**PAGE EXCERPT:**
++++++
# Selling through Retailers



## Dave Martell (Jul 21, 2018)

As some of you may already know, I'm trying out something new where I'm selling my Martell Knives through retailers instead of only through myself.

This is being done to increase my exposure, bring in a more steady revenue stream, limit the amount of communication I do, be able to make more high end knives, and increase the volume of product being produced overall.


I can already see the benefit to this method of sale so I'm encouraged to expand on it. In the future there will likely be more retailers carrying my knives.

Thanks for your time,
Dave


----------



## aboynamedsuita (Jul 21, 2018)

Dave Martell said:


> In the future there will likely be more retailers carrying my knives



Any plans to sell thru CKTG?


----------



## Dave Martell (Jul 21, 2018)

aboynamedsuita said:


> Any plans to sell thru CKTG?



Are they still in business?


----------



## Mute-on (Jul 22, 2018)

Congratulations Dave!


----------



## JayGee (Jul 22, 2018)

that 52100 premium is HAWT!


----------



## sudsy9977 (Jul 22, 2018)

Is there not a link on your site?


----------



## Dave Martell (Jul 22, 2018)

sudsy9977 said:


> Is there not a link on your site?




There is now! https://martellknives.com/collections

Thanks Ryan


----------



## Dave Martell (Jul 22, 2018)

Mute-on said:


> Congratulations Dave!





JayGee said:


> that 52100 premium is HAWT!




Thanks gents!


----------



## milkbaby (Jul 22, 2018)

That's a good move. That guy has given a lot of small makers good exposure. Good luck! :Thumbsup:


----------



## Dave Martell (Jul 22, 2018)

Thanks


----------



## Dave Martell (Jul 26, 2018)
++++++
**RAW DATA:**
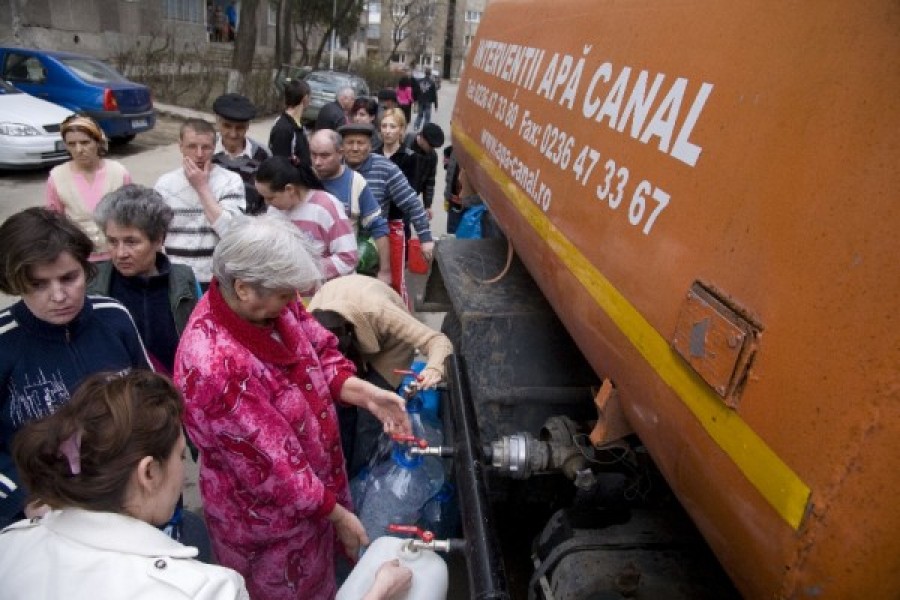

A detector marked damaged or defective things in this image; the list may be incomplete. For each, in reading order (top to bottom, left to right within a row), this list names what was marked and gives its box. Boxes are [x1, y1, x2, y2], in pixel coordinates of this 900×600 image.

rusty metal panel [672, 284, 756, 406]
++++++
Copy word for word the passage of the forum thread on selling through retailers that lies between "As some of you" and "being produced overall.", inclusive.

**TASK OUTPUT:**
As some of you may already know, I'm trying out something new where I'm selling my Martell Knives through retailers instead of only through myself.

This is being done to increase my exposure, bring in a more steady revenue stream, limit the amount of communication I do, be able to make more high end knives, and increase the volume of product being produced overall.